Inzicht kan worden verkregen als de Minister in de begroting benoemt wat zij met haar beleid wil bereiken, wat zij hiervoor gaat doen en wat dat gaat kosten. In het jaarverslag zou de Minister zich vervolgens moeten verantwoorden over wat zij heeft bereikt, wat zij hiervoor heeft gedaan en wat dat heeft gekost. Waar het gaat om de zorgpunten voor het beleid van duurzaam inkopen zoals geformuleerd in de brief van de zes organisaties, heeft de Minister een plan van aanpak opgesteld. Dit plan van aanpak is in september 2015 aangeboden aan de Tweede Kamer. Op dit moment wordt dit plan van aanpak nader uitgewerkt. Omdat de uitvoering van het beleid voor duurzaam inkopen op afstand staat van het ministerie, hetgeen de invloed van het ministerie op de uitvoering beperkt, hebben wij in ons verantwoordingsonderzoek gewezen op het risico dat de zorgpunten mogelijk blijven bestaan.

**Opdracht**
Geef aan in welke maand en welk jaar het plan van aanpak voor duurzaam inkopen volgens het fragment aan de Tweede Kamer is aangeboden.

**Getoonde gegevens**
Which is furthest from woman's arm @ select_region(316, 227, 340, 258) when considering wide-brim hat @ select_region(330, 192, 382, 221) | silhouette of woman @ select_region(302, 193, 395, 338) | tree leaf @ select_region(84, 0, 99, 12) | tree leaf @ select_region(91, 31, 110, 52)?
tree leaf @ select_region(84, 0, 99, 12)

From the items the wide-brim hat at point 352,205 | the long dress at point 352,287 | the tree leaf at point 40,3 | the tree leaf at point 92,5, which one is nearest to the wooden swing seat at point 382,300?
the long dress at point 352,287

**Oplossing**
In september 2015.